7. Anti-Patterns & Immediate Fixes

Anti-Pattern Symptom Fix
Nested if/try/except Verbose, easy to miss propagation Chain with and_then
Manual flattening Nested Result/Option and_then auto-flattens
Side effects in the function to and_then Impure pipelines, non-reproducible Keep pure; use tap only for observation/logging
Ignoring laws Refactor silently breaks Hypothesis law tests in CI

8. Pre-Core Quiz

  1. and_then is for…?
    Chaining dependent fallible/optional steps

  2. Short-circuits on…?
    First Err/NoneVal

  3. Left identity law?
    Ok(x).and_then(f) == f(x)

  4. Associativity enables…?
    Refactor-safe composition (parentheses don’t matter)

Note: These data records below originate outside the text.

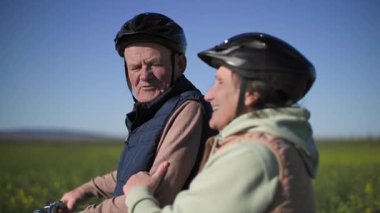 Yaşlı, emekli bir çift kır çiçekleriyle dolu bir tarlada yürüyorlar, adam bisikletle yürüyor, kadın erkeğin elini tutuyor, konuşuyorlar, hayattan zevk alıyorlar ve birbirlerine eşlik ediyorlar.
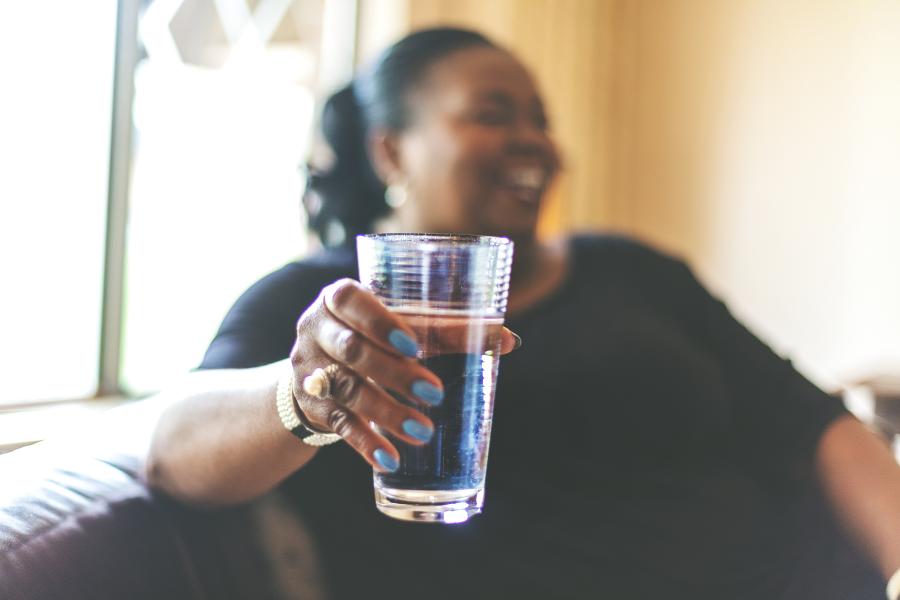 A woman sits on a couch holding a glass of water and smiling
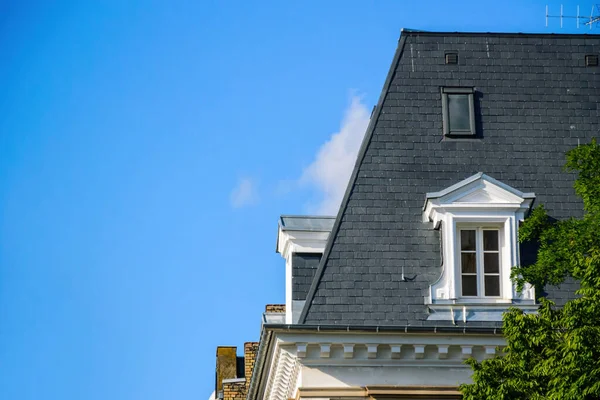 Mansard apartment windows on the rooftop of a French apartment haussmannian building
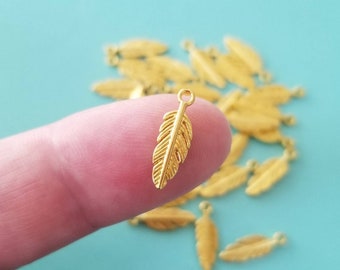 May include: Gold feather charm with a loop at the top. The charm is about 1 inch long and has a detailed design.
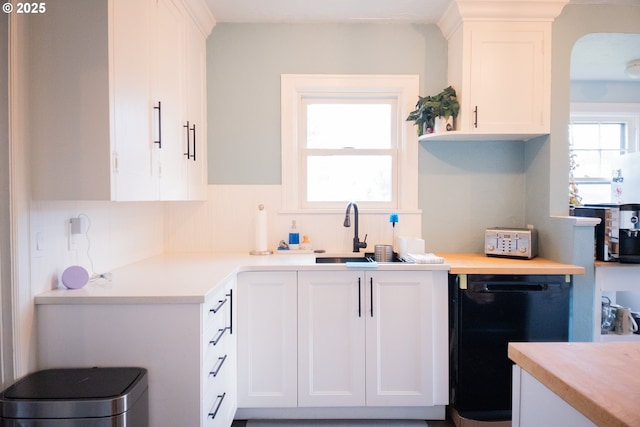 3710 SE 86th Ave, Portland, OR 97266 - kitchen with black dishwasher, white cabinets, a sink, and light countertops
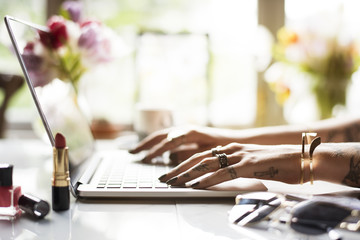 Woman Using Laptop Surfing Online Shop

  5. Never use … as a monad?
    Optional[T] (builtin None)

9. Post-Core Exercise

  1. Take one real try/except + manual propagation chain in your codebase and rewrite it with and_then.
  2. Add a new fallible step to that chain and confirm only one line changes.
  3. Implement and_then (and the four laws) for a custom two-variant ADT of your own.
  4. Find and eliminate one instance of nested Result[Result[...]] or Option[Option[...]] using and_then.

Continue with: Law-Guided Design

You now chain any number of fallible or optional steps with a single, lawful and_then — short-circuiting automatically, no boilerplate, refactor-safe forever. The rest of Module 6 builds Reader/State/Writer patterns and configurable pipelines on top of these monads.